PHP cURL Web Scraping: The Complete Working Guide

#php #webdev #programming #tutorial

Most PHP cURL scraping tutorials show you two functions, a screenshot of some output, and call it a day.

This guide covers what actually happens on real websites: proper request setup, HTML parsing without regex, error handling, and pagination.

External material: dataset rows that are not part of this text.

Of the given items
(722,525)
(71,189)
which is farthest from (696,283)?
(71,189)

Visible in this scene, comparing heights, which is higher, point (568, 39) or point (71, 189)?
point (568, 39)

Full guide with MySQL storage, cookies, rate limiting, and avoiding blocks: phpspiderblog.com

Making a Proper cURL Request

The bare minimum most tutorials show:

$ch = curl_init();
curl_setopt($ch, CURLOPT_URL, "https://books.toscrape.com/");
curl_setopt($ch, CURLOPT_RETURNTRANSFER, true);
$response = curl_exec($ch);
curl_close($ch);

This works on cooperative websites. On anything with basic bot detection you'll get a 403 or empty response — and the script won't tell you why.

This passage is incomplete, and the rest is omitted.